In particular, for the specific needs of distant supervision relation extraction tasks, the Glove model [21] is employed for word vector transformation to use global statistical information and local contextual information fully. In addition, in the Piecewise Convolutional Network layer and ontology fusion gate layer of the model, sentences are mapped to word vectors and combined with positional and ontology features to achieve in-depth semantic feature extraction of entity information.

4.1.2 Position vector

In sentence representation, words closer to the target entity word usually contribute more to the semantics of the sentence, a phenomenon that points to the importance of positional information in sentence comprehension [27]. In order to effectively encode such positional information, the present model incorporates positional vector features in sentence encoding, which effectively compensates for the deficiency of Convolutional Neural Networks (CNN) in positional information encoding. In the specific implementation for the text data in the field of supply chain management, the sentences are first preprocessed, including removing stop words and performing entity disambiguation so as to extract the entity sequences in the Chinese sentences.
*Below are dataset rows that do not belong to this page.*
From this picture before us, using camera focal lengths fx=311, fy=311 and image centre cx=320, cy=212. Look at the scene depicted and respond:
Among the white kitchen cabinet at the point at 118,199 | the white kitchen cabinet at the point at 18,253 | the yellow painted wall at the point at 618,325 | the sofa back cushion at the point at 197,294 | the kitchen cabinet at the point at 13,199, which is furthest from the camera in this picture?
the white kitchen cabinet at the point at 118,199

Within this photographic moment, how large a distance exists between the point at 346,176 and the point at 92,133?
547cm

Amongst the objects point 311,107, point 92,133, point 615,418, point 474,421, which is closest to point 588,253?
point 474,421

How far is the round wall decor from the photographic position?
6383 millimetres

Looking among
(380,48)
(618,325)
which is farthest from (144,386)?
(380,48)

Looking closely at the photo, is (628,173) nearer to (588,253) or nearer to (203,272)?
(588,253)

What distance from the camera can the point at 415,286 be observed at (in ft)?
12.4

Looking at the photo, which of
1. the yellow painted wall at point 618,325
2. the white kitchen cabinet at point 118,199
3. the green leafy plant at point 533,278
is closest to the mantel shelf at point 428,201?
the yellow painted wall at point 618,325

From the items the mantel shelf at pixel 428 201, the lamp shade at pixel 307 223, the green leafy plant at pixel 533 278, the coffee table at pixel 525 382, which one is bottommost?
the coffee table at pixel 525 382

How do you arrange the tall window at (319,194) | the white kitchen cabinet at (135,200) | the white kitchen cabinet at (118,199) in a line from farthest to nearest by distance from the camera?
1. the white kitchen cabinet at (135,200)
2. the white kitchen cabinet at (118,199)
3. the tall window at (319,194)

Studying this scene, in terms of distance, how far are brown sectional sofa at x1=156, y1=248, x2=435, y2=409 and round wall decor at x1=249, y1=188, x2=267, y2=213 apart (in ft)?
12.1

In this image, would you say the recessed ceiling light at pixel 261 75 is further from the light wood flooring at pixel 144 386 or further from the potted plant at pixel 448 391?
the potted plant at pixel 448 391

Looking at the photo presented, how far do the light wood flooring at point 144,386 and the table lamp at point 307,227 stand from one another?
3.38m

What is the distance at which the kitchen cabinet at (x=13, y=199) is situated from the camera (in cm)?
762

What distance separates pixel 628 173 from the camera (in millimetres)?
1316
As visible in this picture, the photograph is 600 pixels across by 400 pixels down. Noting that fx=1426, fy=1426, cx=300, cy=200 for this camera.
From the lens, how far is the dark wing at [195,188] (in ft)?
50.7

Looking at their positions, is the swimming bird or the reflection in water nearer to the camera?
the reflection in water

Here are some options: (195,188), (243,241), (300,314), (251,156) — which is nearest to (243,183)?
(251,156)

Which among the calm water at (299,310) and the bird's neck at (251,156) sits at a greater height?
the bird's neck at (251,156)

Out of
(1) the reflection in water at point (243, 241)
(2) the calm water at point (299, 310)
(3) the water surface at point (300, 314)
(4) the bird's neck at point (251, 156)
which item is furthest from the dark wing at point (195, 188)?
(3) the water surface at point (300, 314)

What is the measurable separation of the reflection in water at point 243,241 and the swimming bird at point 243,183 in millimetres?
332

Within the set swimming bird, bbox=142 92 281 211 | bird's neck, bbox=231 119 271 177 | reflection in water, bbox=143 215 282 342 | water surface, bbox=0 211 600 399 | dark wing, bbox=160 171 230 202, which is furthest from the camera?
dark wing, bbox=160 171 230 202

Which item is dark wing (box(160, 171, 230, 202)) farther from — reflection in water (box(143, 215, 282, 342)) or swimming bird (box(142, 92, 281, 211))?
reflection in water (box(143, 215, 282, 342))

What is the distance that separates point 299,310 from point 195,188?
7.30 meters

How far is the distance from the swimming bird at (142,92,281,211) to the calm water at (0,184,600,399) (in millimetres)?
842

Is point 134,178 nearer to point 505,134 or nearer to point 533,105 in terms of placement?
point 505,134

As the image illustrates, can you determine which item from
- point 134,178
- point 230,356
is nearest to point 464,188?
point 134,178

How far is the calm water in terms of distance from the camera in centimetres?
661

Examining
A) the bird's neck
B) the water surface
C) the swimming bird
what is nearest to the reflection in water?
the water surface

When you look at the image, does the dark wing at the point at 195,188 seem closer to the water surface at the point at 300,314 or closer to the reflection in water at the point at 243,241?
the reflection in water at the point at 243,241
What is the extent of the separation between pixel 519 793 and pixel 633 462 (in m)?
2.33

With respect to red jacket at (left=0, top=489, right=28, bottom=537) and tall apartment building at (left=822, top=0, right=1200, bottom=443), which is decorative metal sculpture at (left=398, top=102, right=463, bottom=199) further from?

The next steps of implementation are as follows: the relative distances between the i-th word in the sentence and the two key entities are denoted by \(P1_{i}(i = 1,2, \ldots n)\) and \(P2_{i}(i = 1,2, \ldots n)\) respectively. Then, the values are mapped into low-dimensional vectors \(p1_{i}(i = 1,2, \ldots ,n)\) and \(p2_{i}(i = 1,2, \ldots ,n)\) by two vector matrices \(PE_{1}\) and \(PE_{2}\), with the mapping dimensions of the position vectors being \({d}_{{p}}\). Finally, the position vector and sentence vector are concatenated to derive the composite vector, \({X}_{\mathrm{pos}}\), as illustrated below:

$$ {X}_{\mathrm{pos}} = [ {X}_{\mathrm{i}}; {p}1_{\mathrm{i}}; {p}2_{\mathrm{i}} ], $$
(1)

where \(X_{i}\) represents the sentence word vector, which is directly concatenated to obtain a vector that combines positional features \({X}_{\mathrm{pos}}\). Given the variability in sentence length, a maximum positional distance limit is set to normalize the processing of position vectors. At the Piecewise convolutional neural networks level, the model’s ability to encode positional information is significantly enhanced by fusing the positional features of entity pairs with the vectorial representations of sentences.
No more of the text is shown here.